Tony had been glumly contemplating the floor. Now he took a swift look and shifted in his chair so his back was to them, too.
“What’s goin’ on?” Enos Howard asked much more loudly than he should.
“Quiet!” Charley whispered. “If those gents spot Tony, they’ll kill him.”
The buffalo hunter’s eyes lit like candles. “You don’t say?” He grinned at Tony. “What did you do, boy? Accidentally spit on their fancy shoes?” He swigged whiskey, exhaled loudly, and rose. “So you think I’m worthless? Think I couldn’t lick a ladybug if she had one wing tied behind her back?” Melissa began to say something, but Howard held a hand up. “Don’t deny it, Missy. I can see it in their eyes. And here’s where I prove them wrong.”

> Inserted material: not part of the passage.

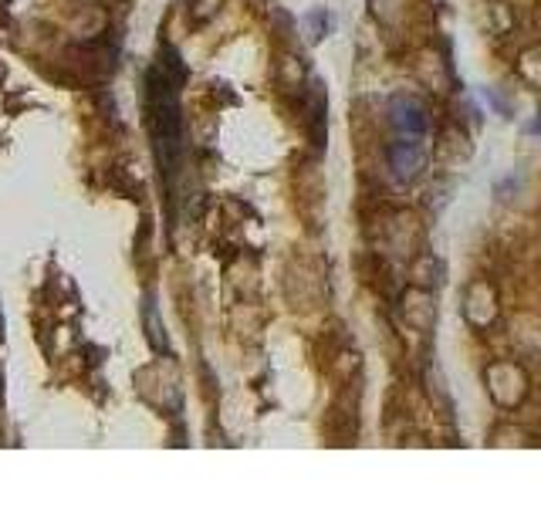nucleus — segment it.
Masks as SVG:
<instances>
[{"label":"nucleus","instance_id":"4468645a","mask_svg":"<svg viewBox=\"0 0 541 507\" xmlns=\"http://www.w3.org/2000/svg\"><path fill=\"white\" fill-rule=\"evenodd\" d=\"M491 17H494V31H498V34H508L514 28V14H511V7L504 4V0H498V4L491 7Z\"/></svg>","mask_w":541,"mask_h":507},{"label":"nucleus","instance_id":"7ed1b4c3","mask_svg":"<svg viewBox=\"0 0 541 507\" xmlns=\"http://www.w3.org/2000/svg\"><path fill=\"white\" fill-rule=\"evenodd\" d=\"M460 311H464V322L474 328V332H487V328H494L501 318L498 288H494L487 278L470 281L464 288V305H460Z\"/></svg>","mask_w":541,"mask_h":507},{"label":"nucleus","instance_id":"f257e3e1","mask_svg":"<svg viewBox=\"0 0 541 507\" xmlns=\"http://www.w3.org/2000/svg\"><path fill=\"white\" fill-rule=\"evenodd\" d=\"M173 55L166 51V58L149 71V126L156 136V156L163 169L170 173L173 156L180 153V75L170 65Z\"/></svg>","mask_w":541,"mask_h":507},{"label":"nucleus","instance_id":"423d86ee","mask_svg":"<svg viewBox=\"0 0 541 507\" xmlns=\"http://www.w3.org/2000/svg\"><path fill=\"white\" fill-rule=\"evenodd\" d=\"M389 122H393L396 136L403 139H423L427 132V109L416 95H396L389 102Z\"/></svg>","mask_w":541,"mask_h":507},{"label":"nucleus","instance_id":"39448f33","mask_svg":"<svg viewBox=\"0 0 541 507\" xmlns=\"http://www.w3.org/2000/svg\"><path fill=\"white\" fill-rule=\"evenodd\" d=\"M423 166H427V146H423V139L399 136L393 146H389V169H393L399 183H413L416 176L423 173Z\"/></svg>","mask_w":541,"mask_h":507},{"label":"nucleus","instance_id":"dca6fc26","mask_svg":"<svg viewBox=\"0 0 541 507\" xmlns=\"http://www.w3.org/2000/svg\"><path fill=\"white\" fill-rule=\"evenodd\" d=\"M528 132H541V112H538V119H535V122H531V126H528Z\"/></svg>","mask_w":541,"mask_h":507},{"label":"nucleus","instance_id":"6e6552de","mask_svg":"<svg viewBox=\"0 0 541 507\" xmlns=\"http://www.w3.org/2000/svg\"><path fill=\"white\" fill-rule=\"evenodd\" d=\"M518 78L531 88H541V41L521 48L518 55Z\"/></svg>","mask_w":541,"mask_h":507},{"label":"nucleus","instance_id":"ddd939ff","mask_svg":"<svg viewBox=\"0 0 541 507\" xmlns=\"http://www.w3.org/2000/svg\"><path fill=\"white\" fill-rule=\"evenodd\" d=\"M281 85H288L291 92H298V88L305 85V68L298 65V58L281 61Z\"/></svg>","mask_w":541,"mask_h":507},{"label":"nucleus","instance_id":"9b49d317","mask_svg":"<svg viewBox=\"0 0 541 507\" xmlns=\"http://www.w3.org/2000/svg\"><path fill=\"white\" fill-rule=\"evenodd\" d=\"M525 437H528V433L518 430V426H498V430L491 433V443H494V447H525V443H531Z\"/></svg>","mask_w":541,"mask_h":507},{"label":"nucleus","instance_id":"20e7f679","mask_svg":"<svg viewBox=\"0 0 541 507\" xmlns=\"http://www.w3.org/2000/svg\"><path fill=\"white\" fill-rule=\"evenodd\" d=\"M399 318H403L413 332H433V325H437V298H433V291L423 288V284L406 291V295L399 298Z\"/></svg>","mask_w":541,"mask_h":507},{"label":"nucleus","instance_id":"9d476101","mask_svg":"<svg viewBox=\"0 0 541 507\" xmlns=\"http://www.w3.org/2000/svg\"><path fill=\"white\" fill-rule=\"evenodd\" d=\"M427 393H430V399L437 403L443 413H454V399H450V393H447V382H443V376H440V369L437 366H430L427 369Z\"/></svg>","mask_w":541,"mask_h":507},{"label":"nucleus","instance_id":"2eb2a0df","mask_svg":"<svg viewBox=\"0 0 541 507\" xmlns=\"http://www.w3.org/2000/svg\"><path fill=\"white\" fill-rule=\"evenodd\" d=\"M305 31H308V41H322L325 31H328V14L325 11H315L305 17Z\"/></svg>","mask_w":541,"mask_h":507},{"label":"nucleus","instance_id":"f8f14e48","mask_svg":"<svg viewBox=\"0 0 541 507\" xmlns=\"http://www.w3.org/2000/svg\"><path fill=\"white\" fill-rule=\"evenodd\" d=\"M146 328H149V342H153L156 352H166L170 345H166V332H163V322H159V311L149 305L146 308Z\"/></svg>","mask_w":541,"mask_h":507},{"label":"nucleus","instance_id":"f03ea898","mask_svg":"<svg viewBox=\"0 0 541 507\" xmlns=\"http://www.w3.org/2000/svg\"><path fill=\"white\" fill-rule=\"evenodd\" d=\"M484 386H487L491 403L498 409H504V413L518 409L531 393L528 372H525L521 362H514V359H494L491 366L484 369Z\"/></svg>","mask_w":541,"mask_h":507},{"label":"nucleus","instance_id":"0eeeda50","mask_svg":"<svg viewBox=\"0 0 541 507\" xmlns=\"http://www.w3.org/2000/svg\"><path fill=\"white\" fill-rule=\"evenodd\" d=\"M389 234H393L389 247H393V254L399 257H410L416 254V247H420V224H416L413 213H396L393 224H389Z\"/></svg>","mask_w":541,"mask_h":507},{"label":"nucleus","instance_id":"1a4fd4ad","mask_svg":"<svg viewBox=\"0 0 541 507\" xmlns=\"http://www.w3.org/2000/svg\"><path fill=\"white\" fill-rule=\"evenodd\" d=\"M369 11L379 24L396 28V24L406 17V0H369Z\"/></svg>","mask_w":541,"mask_h":507},{"label":"nucleus","instance_id":"f3484780","mask_svg":"<svg viewBox=\"0 0 541 507\" xmlns=\"http://www.w3.org/2000/svg\"><path fill=\"white\" fill-rule=\"evenodd\" d=\"M538 28H541V4H538Z\"/></svg>","mask_w":541,"mask_h":507}]
</instances>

Charley watched, thunderstruck, as Howard walked to within half a dozen feet of Ubel Gunther and let out with a war whoop like those Charley had always imagined Indians made.
“Look out, world! I’m a he-bear from the high country, and I am on the prod! Who wants to put me to the test?”
Ubel Gunther turned partway around, his elbow on the bar. “You’ve had too much to drink. Sit back down before someone takes that bottle away from you and hits you over the head with it.”
Enos Howard deliberately took a long swallow and smirked. “I’d sure like to see someone try. How about you, pretty boy?”